BRIEF 1: Set down the passage of the article on grassroots campaigning from "Grassroots lobbying and" up to and including "engaged, Coughlan said.", copying it word for word.
BRIEF 2: According to the article on grassroots campaigning, why is now a better time than ever for students to get involved in political issues? Answer in one to three sentences.

# SOURCE TEXT start

With the coming U.S. presidential election, now is a better time than ever for students to get involved in political issues they are passionate about. Although there are many ways to do this, one advocacy method that University of Richmond students have been practicing and studying is grassroots campaigning. 

The term "grassroots" describes a “type of movement or campaign that attempts to mobilize individuals to take some action to influence an outcome, often of a political nature,” according to Britannica. 

Grassroots lobbying and advocacy are where many people turn to when they see a problem in their community that they think can be fixed through public policy, Beck Stanley, a program specialist for UR's Lobbying and Advocacy certificate, wrote in an email. 

Junior Cassie Coughlan got involved with grassroots movements after her first year at UR through an organization called Virginia21, a non-profit, nonpartisan organization that works to advocate in the Virginia General Assembly for issues that are important to college students, Coughlan said. As a student leader for the organization, it is her responsibility to promote Virginia21 at UR and get other students civically engaged, Coughlan said. 

“The goal is just to have a culture of civic engagement on campus,” Coughlan said. “A lot of it has to do with registering people to vote, educating people about Virginia politics, and just getting people aware of the issues that impact them, especially on the local and state levels.”

# SOURCE TEXT end
# DATASET CONTENT start

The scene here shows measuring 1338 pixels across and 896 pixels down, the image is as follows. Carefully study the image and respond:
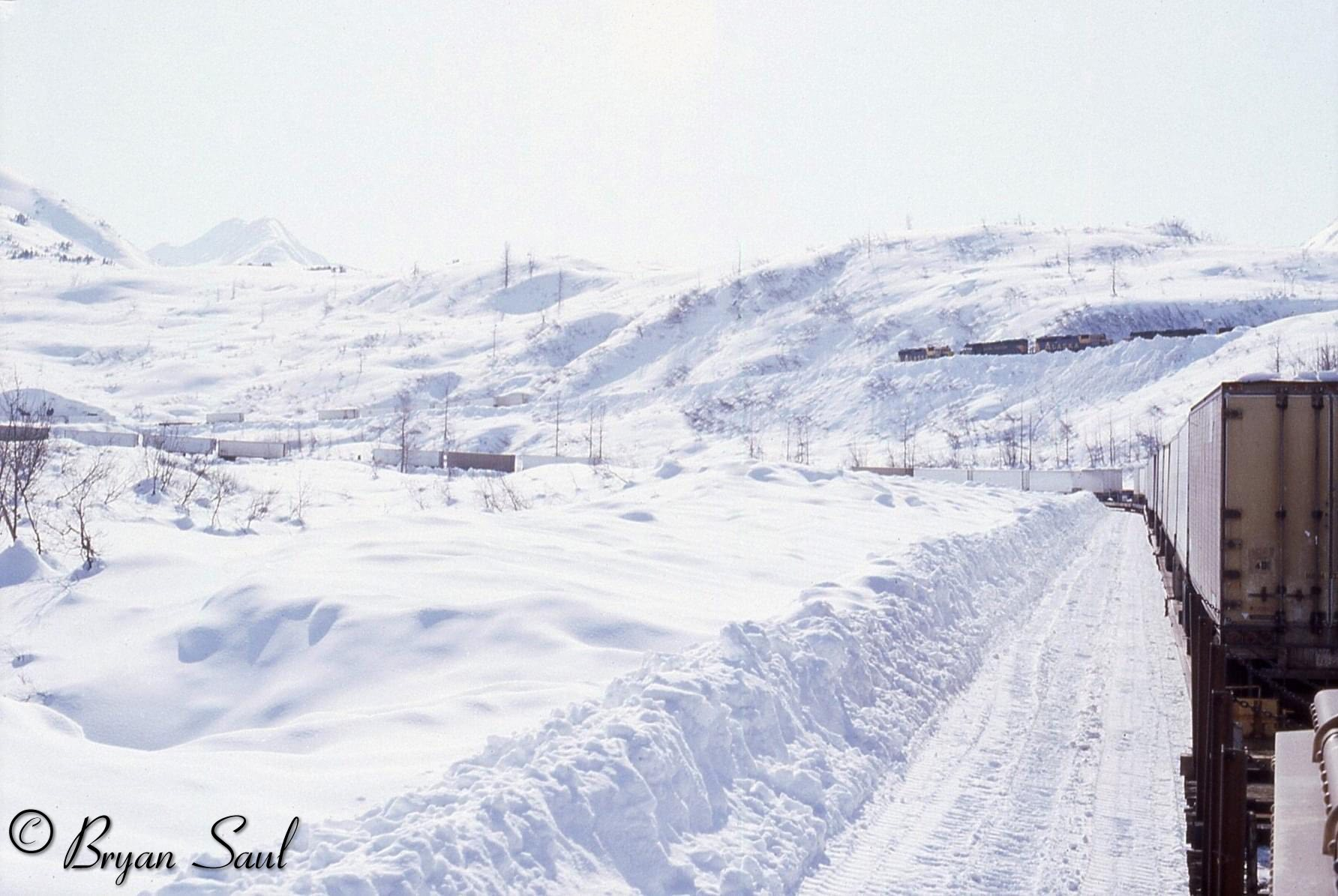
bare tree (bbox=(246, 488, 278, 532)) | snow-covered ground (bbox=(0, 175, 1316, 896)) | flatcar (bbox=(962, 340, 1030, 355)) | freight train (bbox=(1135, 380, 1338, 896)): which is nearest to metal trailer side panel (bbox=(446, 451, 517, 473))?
snow-covered ground (bbox=(0, 175, 1316, 896))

# DATASET CONTENT end

FINAL RESULT 1:
Grassroots lobbying and advocacy are where many people turn to when they see a problem in their community that they think can be fixed through public policy, Beck Stanley, a program specialist for UR's Lobbying and Advocacy certificate, wrote in an email. 

Junior Cassie Coughlan got involved with grassroots movements after her first year at UR through an organization called Virginia21, a non-profit, nonpartisan organization that works to advocate in the Virginia General Assembly for issues that are important to college students, Coughlan said. As a student leader for the organization, it is her responsibility to promote Virginia21 at UR and get other students civically engaged, Coughlan said.

FINAL RESULT 2: The U.S. presidential election is coming. The article says this makes now a better time than ever for students to get involved in the political issues they are passionate about.